The workers also fail to be considered employees if paid on a stipend or by lump sum, noted Fisher, who brought the issue to her contemporaries in a 2015 meeting.

“When I said that to the group that night, they were aghast,” Fisher said. “They were not happy to hear that, and there were people there who have been in this profession and in this community for decades, and they didn’t understand.” 

It’s an unfortunate reality for many chicago theaters, said Dorothy Milne, artistic director of Lifeline Theater.

“Most theaters begin with a bunch of friends forming a company, which means there is no budget at all, so nobody is getting paid,” Milne said. “It’s a big new work theater scene, and new work is often developed non-equity because of the expense of developing it in the equity model.”

This is where the CTS came in. 

Along with preventing and reporting sexual harassment, the CTS guidelines detail an entire code of behavior and conflict resolution. The document establishes communication pathways between actors and stage managers; outlines goals for health and safety practices; and promotes professionalism in stage choreography, nudity, violence, movement and physical theater to minimize physical harm, according to the document.

While the code of conduct has been adopted primarily by small theaters, theaters of all sizes and schools may adopt it, the documents states; however, Fisher said young performers can benefit from it the most.

“If there is one thing I hear more than anything else, whether it’s a young person or a person who used to be a young person who’s had any kind of issue, they’ll say, ‘I thought this was just how it went,’ or they’ll say, ‘I didn’t know who to talk to, so I kept it to myself,’” Fisher said.

The ideas and procedures in the document came from industry professionals, taking systems already in place in some theaters and sharing them broadly, according to Kate Piatt-Eckert, executive director at Steep Theatre Company, who had a hand in CTS from the beginning and was a member of the CTS Pilot Program.

“Everyone working on the document was coming from a place of experience in theater making,” Piatt-Eckert said, “So people are drawing on things that either did not go as planned in the past, or things that went well that we can learn from.”

CTS adopters include The Neo-Futurists, which used the document to strengthen its reporting procedures for complaints and concerns, according to Kendall Karg, the theater’s managing director.

“[It] really helps when someone is having a problem, and they can find who to talk to to help them solve that problem,” Karg said, “That makes people feel like ‘I know what my expectations are and how I’m going to treat everyone in this building when I’m here. I also know that if I don’t get that in return, I know exactly, who to go to to help me fix that situation.’”

Karg said there’s been a groundswell of support for the standards.

“If you look at how the code of conduct is implemented, it’s been a lot about community buy-in,” Karg said. “It’s not like Actors Equity Association where it’s a union [with] penalties or a review board or anything like that.” 

According to Karg, the CTS grows naturally with the community. As adoptees make it a point to get acquainted with the standards, the rest of the community will follow suit.

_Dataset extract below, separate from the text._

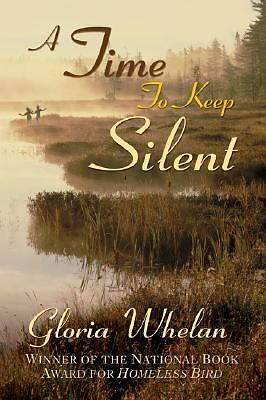 A Time to Keep Silent by Gloria Whelan (2004, Paperback)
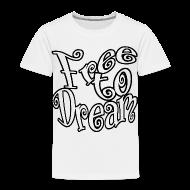 Baby & Toddler Shirts ~ Toddler Premium T-Shirt ~ Free to Dream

Fisher said NotInOurHouse and CTS have gained a suprising level of recognition. She has spoken in Washington, D.C., Dallas, Orlando and at the Annual Shakespeare Theatre Association’s conference in the last year regarding CTS.

“What started as an incredibly grassroots exploration of whether there was something we could actually do has turned into a national collection of theaters who are aligned in wanting to make things better in our theater spaces,” Fisher said.